LangChain — default_headers (Use-* + Options)

import json
from langchain_openai import ChatOpenAI

llm = ChatOpenAI(
    model="openai/gpt-4o",
    base_url="https://api.tokensaver.fr/openai/v1",
    api_key="ts_your_tokensaver_api_key",
    default_headers={
        "X-Tokensaver-Use-Cache": "true",
        "X-Tokensaver-Use-Rag": "true",
        "X-Tokensaver-Use-Compression": "false",
        "X-Tokensaver-Use-Pii-Filter": "false",
        "X-Tokensaver-Options": json.dumps({
            "cache_similarity_threshold": 0.85,
            "rag_similarity_threshold": 0.75,
        }),
    },
)
print(llm.invoke("Hello").content)

cURL — Use-* + Options

curl -sS "https://api.tokensaver.fr/openai/v1/chat/completions" \
  -H "Authorization: Bearer ts_your_tokensaver_api_key" \
  -H "Content-Type: application/json" \
  -H "X-Tokensaver-Use-Cache: true" \
  -H "X-Tokensaver-Use-Rag: true" \
  -H "X-Tokensaver-Use-Compression: false" \
  -H "X-Tokensaver-Use-Pii-Filter: false" \
  -H 'X-Tokensaver-Options: {"cache_similarity_threshold":0.85,"rag_similarity_threshold":0.72}' \
  -d '{"model":"openai/gpt-4o","messages":[{"role":"user","content":"Hello"}]}'

Chat UIs and localhost

Some third-party front-ends block localhost as an API base (SSRF rules on their side).

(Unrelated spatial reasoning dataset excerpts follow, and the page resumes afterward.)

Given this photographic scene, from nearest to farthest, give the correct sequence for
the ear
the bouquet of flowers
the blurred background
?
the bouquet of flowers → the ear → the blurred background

Use a public HTTPS API host or tunnel — not a TokenSaver error.

Non-streaming /chat/completions returns usage as prompt_tokens / completion_tokens / total_tokens. POST …/responses uses the Responses-style usage (input_tokens / output_tokens / total_tokens). Product spec: docs/OPENAI-API-COMPATIBILITE.md (§5bis for Responses).